ハネムーンは、あの頃やや定番だったアメリカ西海岸とハワイに行った。ハワイは仕事で何度か行ったが、アメリカ西海岸は初めてだったので嬉しかった。

出国の前日は都内に宿泊した。旦那は腹の調子が悪いらしく浮かない顔だった。きっと式の緊張からのストレスだろう。

翌朝になっても腹痛と下痢が収まらず、フロントに当番医を聞いて地図を見ながら歩いて医者を探した。程なくして看板が見えた。「○○クリニック肛門科」。

思わず吹き出した。「ピッタリじゃん!」

旅行を止められるかもしれないと覚悟をしたがそれには及ばず、丸一日絶食をするように言われ、薬を貰ってホテルに戻った。

チェックアウトを済ませ空港に向かい、私は軽くサンドイッチを食べたが、絶食開始の旦那は温かいお茶を飲んでいた。

旦那はかつて、機内食が楽しみの一つと言っていた。その機内食2回を全て放棄しなければいけない旦那の心情を思うと可哀想に思ったが、機内食が楽しみなのは私も同じであった。「ごめんね。ごめんね。

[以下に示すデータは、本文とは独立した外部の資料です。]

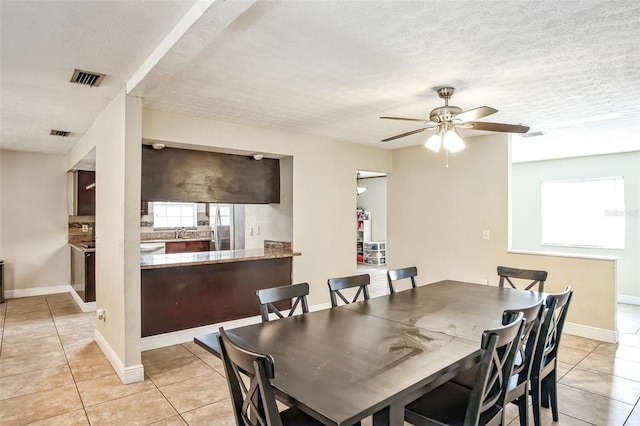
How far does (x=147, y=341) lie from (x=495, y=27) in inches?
152

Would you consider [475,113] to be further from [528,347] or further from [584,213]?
[584,213]

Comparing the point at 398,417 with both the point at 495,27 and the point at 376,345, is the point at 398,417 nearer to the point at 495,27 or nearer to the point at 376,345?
the point at 376,345

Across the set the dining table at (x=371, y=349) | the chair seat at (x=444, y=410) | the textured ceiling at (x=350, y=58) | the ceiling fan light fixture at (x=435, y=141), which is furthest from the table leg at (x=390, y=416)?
the ceiling fan light fixture at (x=435, y=141)

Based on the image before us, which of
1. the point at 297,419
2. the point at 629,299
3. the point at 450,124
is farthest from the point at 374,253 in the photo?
the point at 297,419

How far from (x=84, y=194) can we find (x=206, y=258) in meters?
3.55

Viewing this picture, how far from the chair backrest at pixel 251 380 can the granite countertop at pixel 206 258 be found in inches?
88.3

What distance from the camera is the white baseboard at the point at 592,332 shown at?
3.93 metres

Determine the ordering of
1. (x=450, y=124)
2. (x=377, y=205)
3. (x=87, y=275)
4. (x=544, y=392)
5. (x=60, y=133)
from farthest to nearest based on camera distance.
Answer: (x=377, y=205) < (x=87, y=275) < (x=60, y=133) < (x=450, y=124) < (x=544, y=392)

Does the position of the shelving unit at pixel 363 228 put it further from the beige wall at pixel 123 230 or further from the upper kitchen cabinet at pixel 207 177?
the beige wall at pixel 123 230

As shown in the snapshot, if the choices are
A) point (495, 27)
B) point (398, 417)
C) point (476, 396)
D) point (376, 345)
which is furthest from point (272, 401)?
point (495, 27)

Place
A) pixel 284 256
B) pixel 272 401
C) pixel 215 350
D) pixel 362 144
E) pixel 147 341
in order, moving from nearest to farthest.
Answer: pixel 272 401, pixel 215 350, pixel 147 341, pixel 284 256, pixel 362 144

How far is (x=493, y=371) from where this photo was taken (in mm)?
1726

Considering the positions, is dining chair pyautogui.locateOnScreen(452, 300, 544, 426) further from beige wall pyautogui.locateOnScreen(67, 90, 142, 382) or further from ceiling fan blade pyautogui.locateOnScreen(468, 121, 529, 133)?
beige wall pyautogui.locateOnScreen(67, 90, 142, 382)

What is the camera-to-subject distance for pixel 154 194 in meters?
3.92
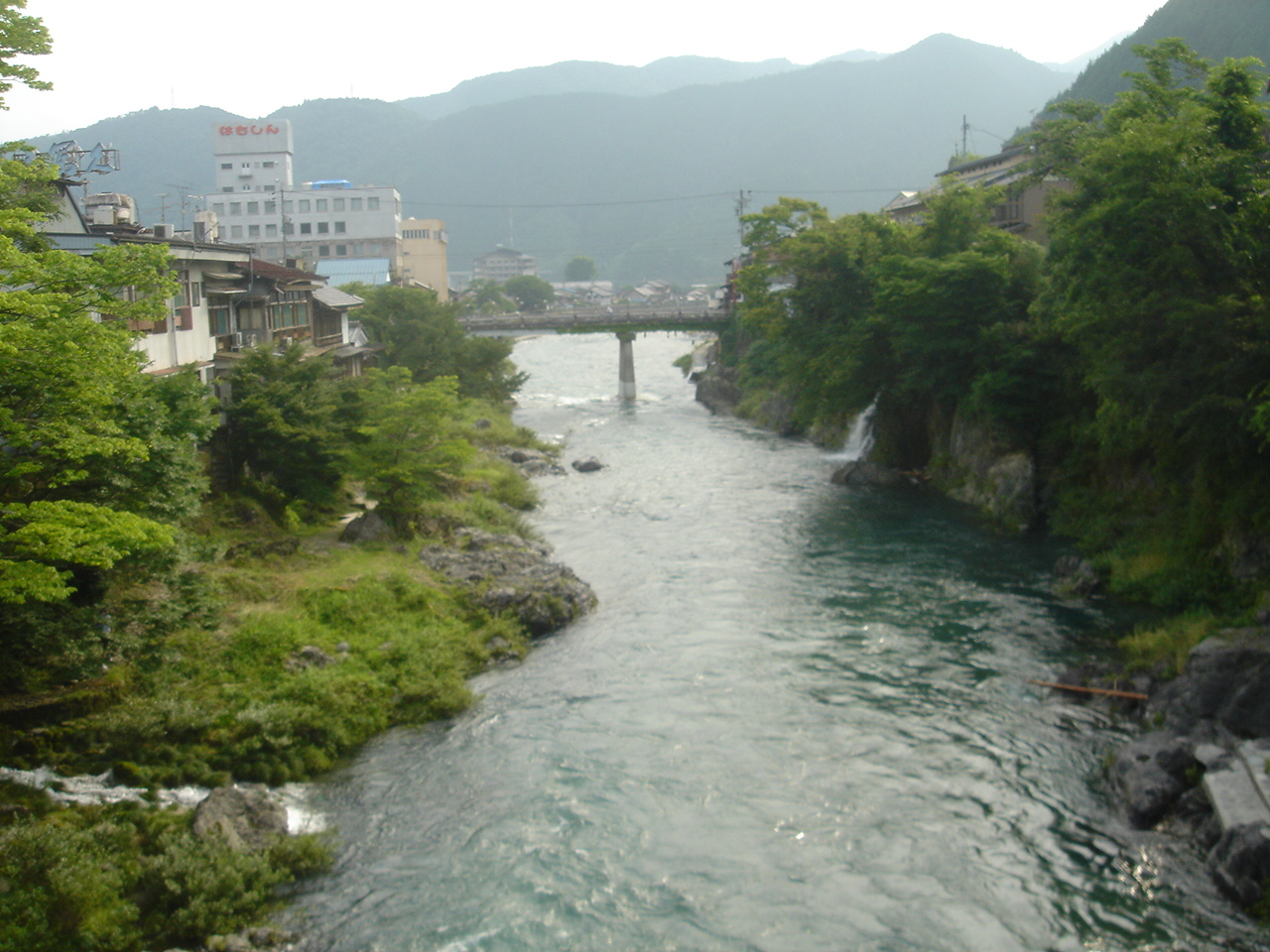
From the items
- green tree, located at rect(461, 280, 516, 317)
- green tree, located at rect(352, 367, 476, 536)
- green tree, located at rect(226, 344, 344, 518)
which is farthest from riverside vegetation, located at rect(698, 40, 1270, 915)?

」と言いながら全て平らげた。

医者の言った通り、薬も効いたのかサンフランシスコに着く頃はすっかり腹の調子が良くなった旦那は、空腹ではあったが気分良く米国の地に降り立った。


7日間の旅行は、最後のハワイで生理が始まり海に入れなくなったこと以外はそれなりに楽しく過ぎていった。


無事にハネムーンから帰り、職場や親戚への挨拶回りも済ませた頃、私は新鮮な気持ちだった。

苗字も変わり、新しい人生が始まるんだという少しワクワクした気持ちでもあった。